- **Input data**

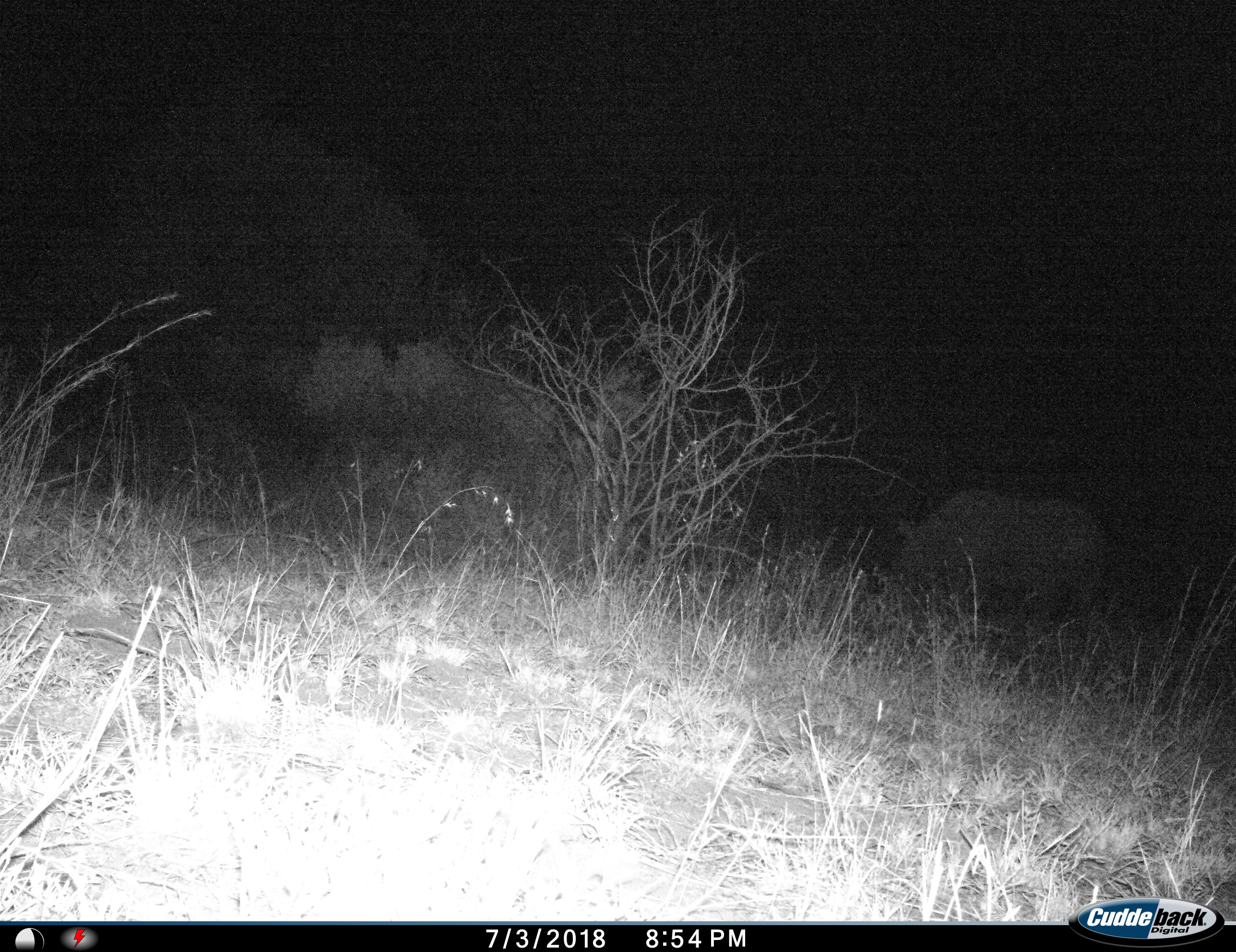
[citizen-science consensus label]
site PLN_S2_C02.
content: unidentified animal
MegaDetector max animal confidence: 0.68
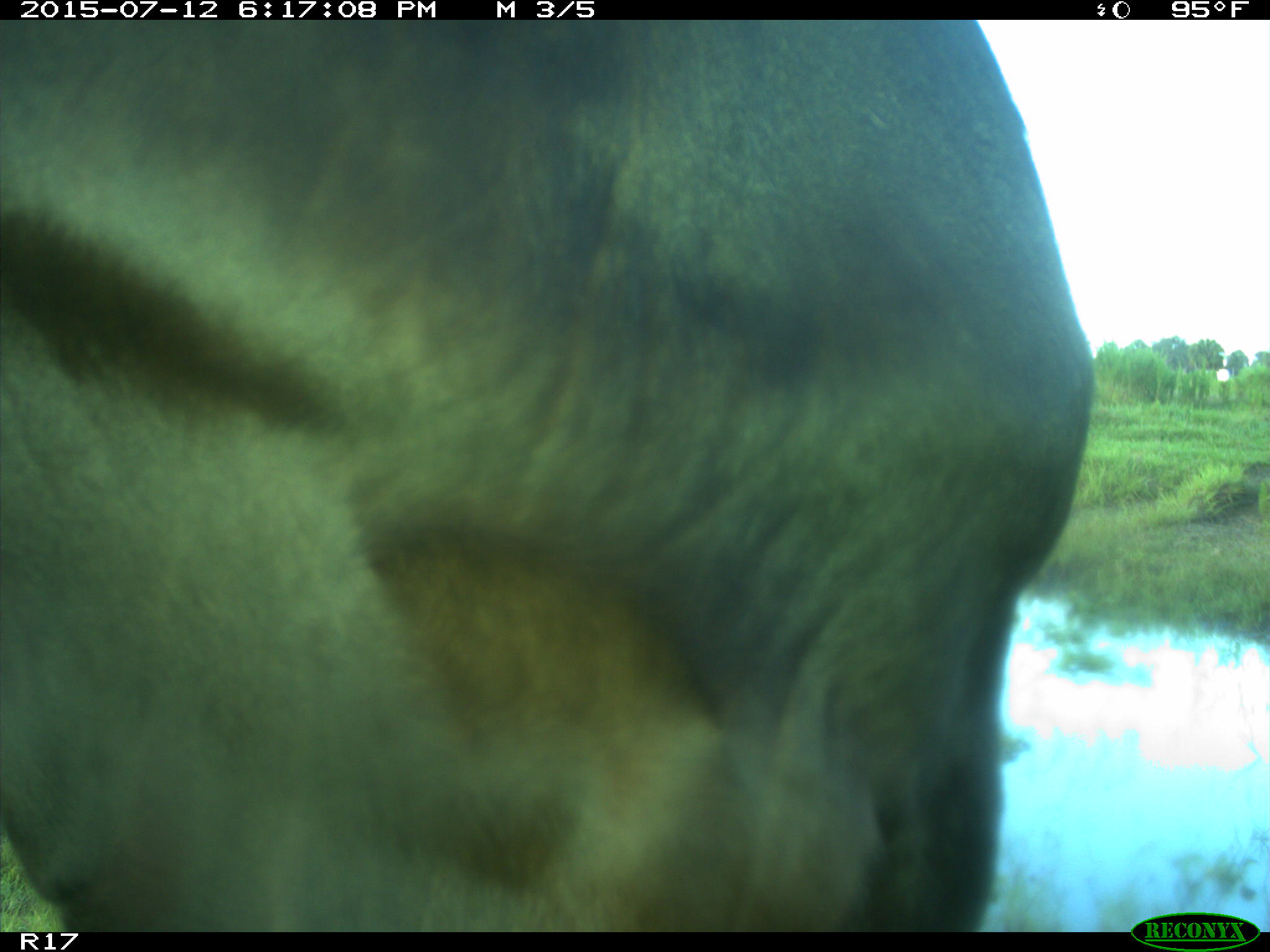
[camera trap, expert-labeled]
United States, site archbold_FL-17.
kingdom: Animalia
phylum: Chordata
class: Mammalia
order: Artiodactyla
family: Bovidae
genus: Bos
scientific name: Bos taurus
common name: domestic cow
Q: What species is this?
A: Bos taurus (domestic cow).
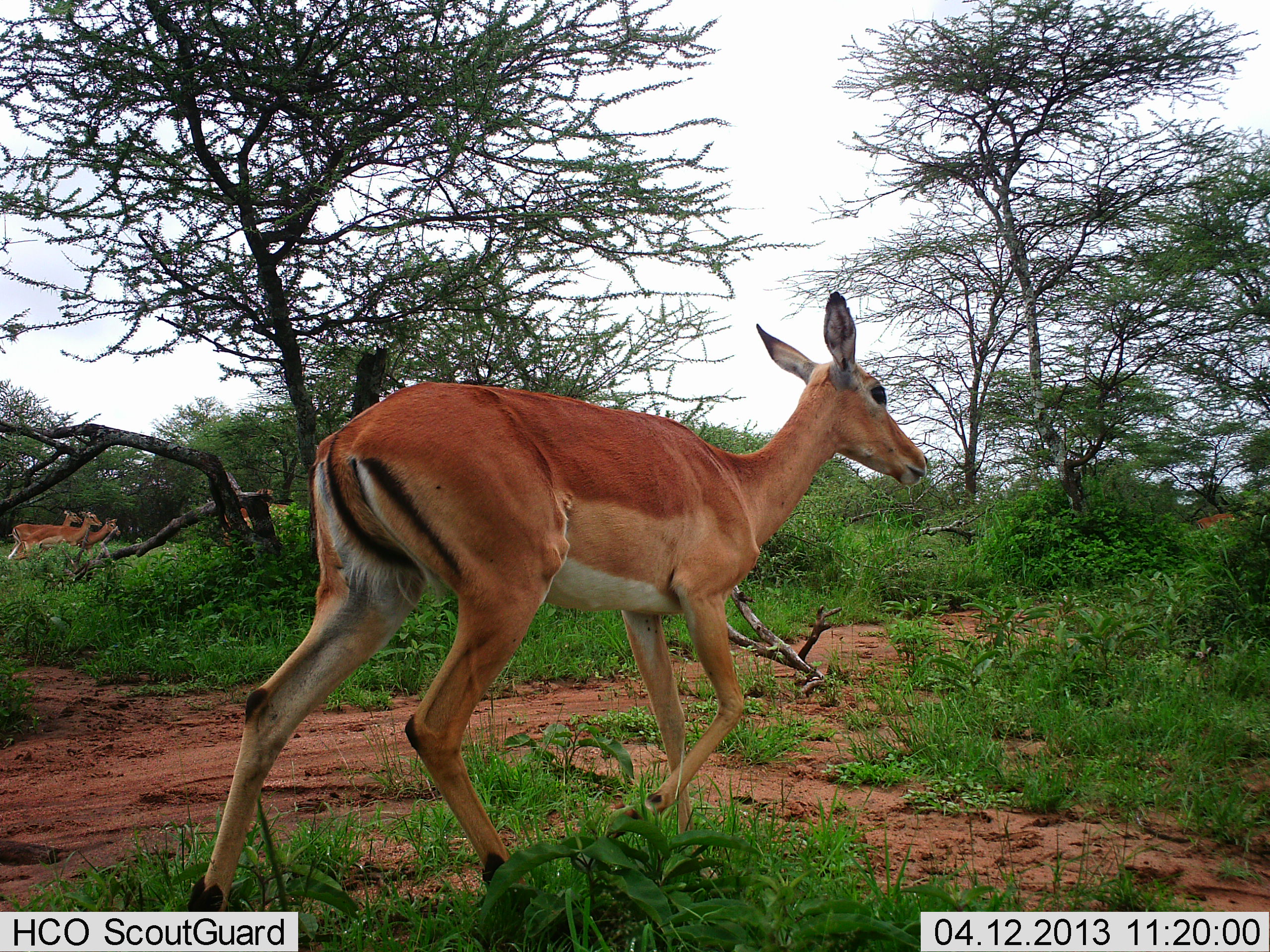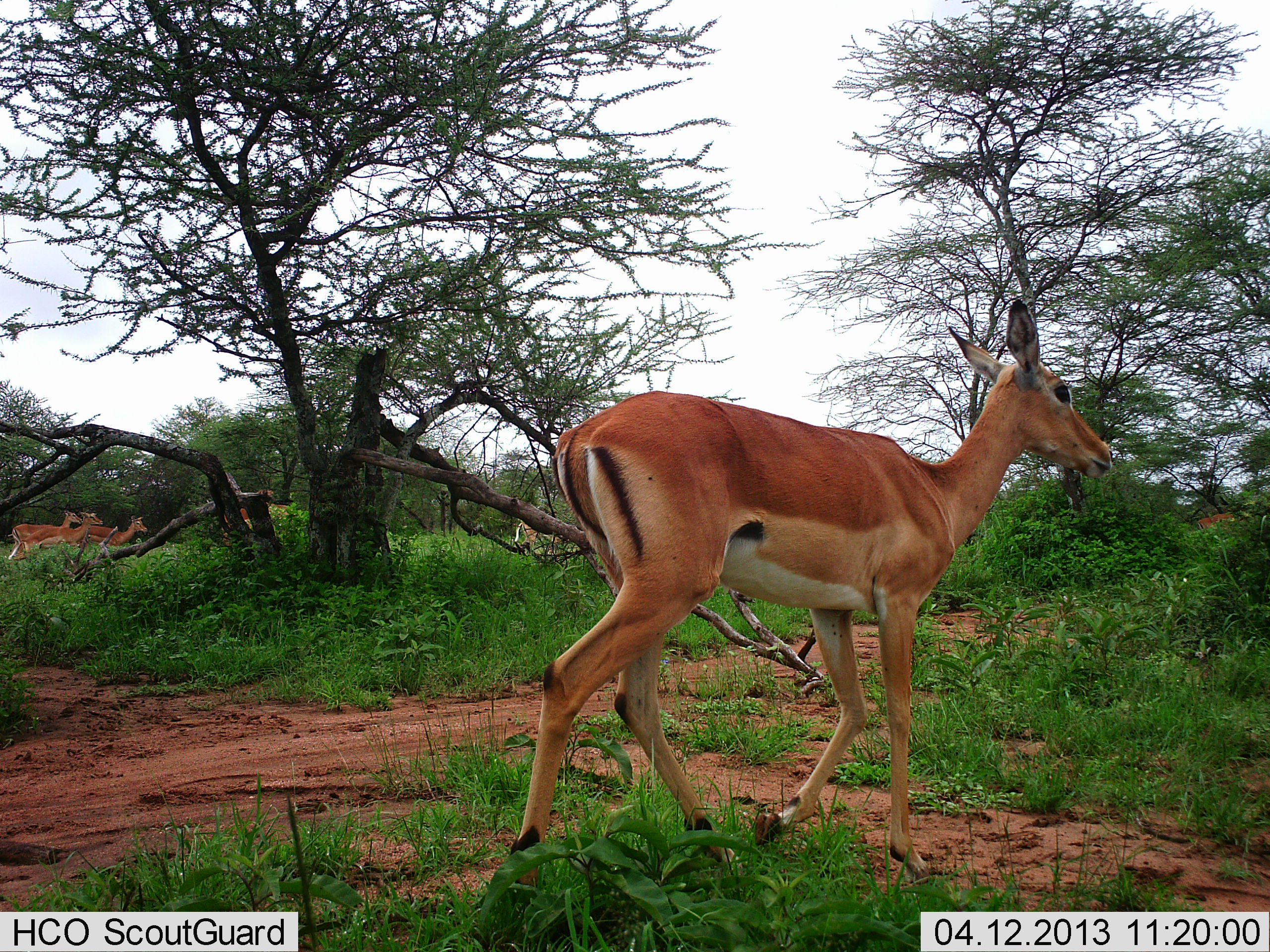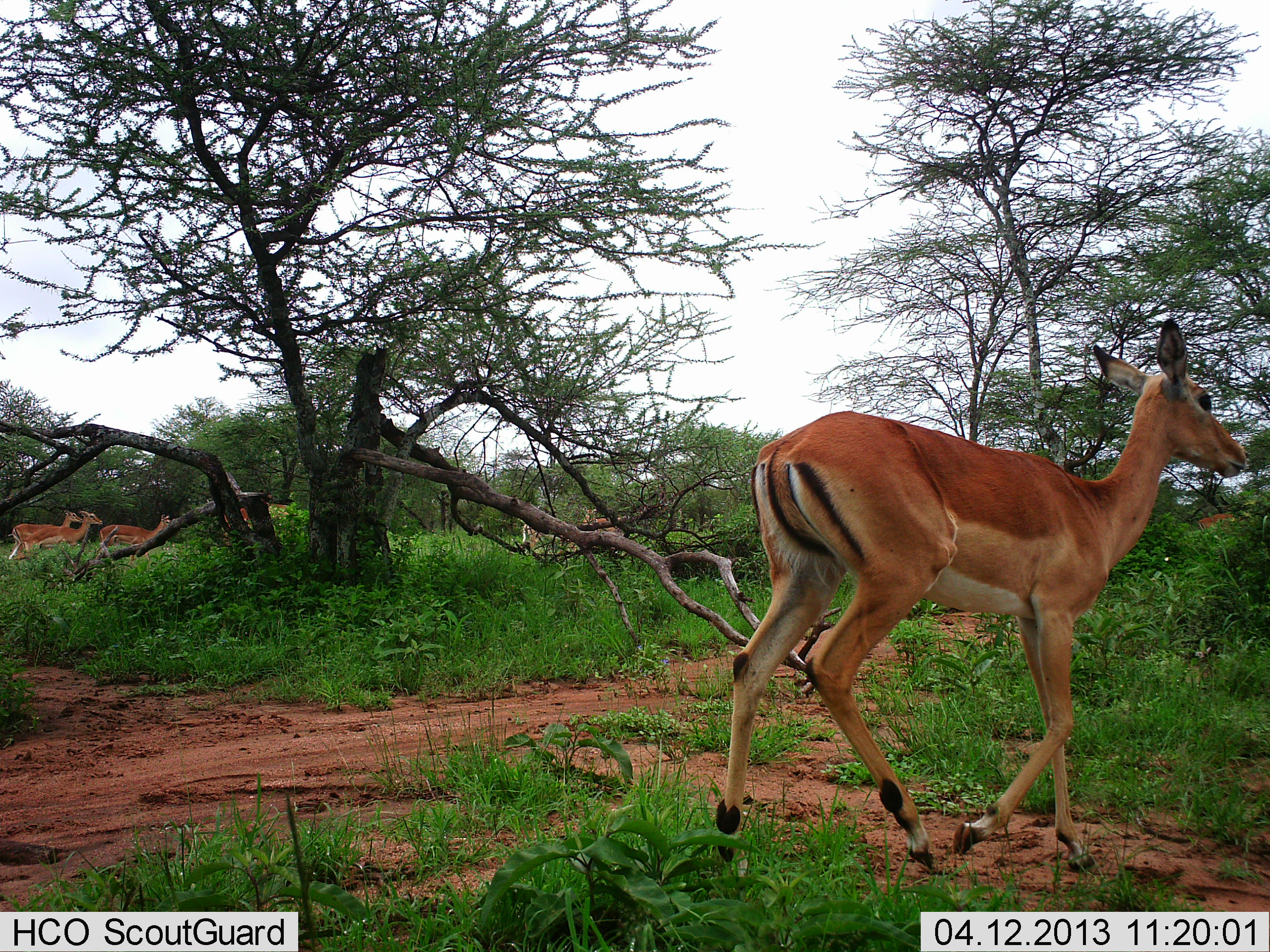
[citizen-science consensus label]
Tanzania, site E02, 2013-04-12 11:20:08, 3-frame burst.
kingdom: Animalia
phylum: Chordata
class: Mammalia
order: Artiodactyla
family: Bovidae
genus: Aepyceros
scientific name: Aepyceros melampus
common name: impala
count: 5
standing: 48%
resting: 0%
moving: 100%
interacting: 0%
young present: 0%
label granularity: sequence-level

- **Your task**
In the records, which lines mention the word "site"? Copy those lines.

- **Answer box**
site PLN_S2_C02.
United States, site archbold_FL-17.
Tanzania, site E02, 2013-04-12 11:20:08, 3-frame burst.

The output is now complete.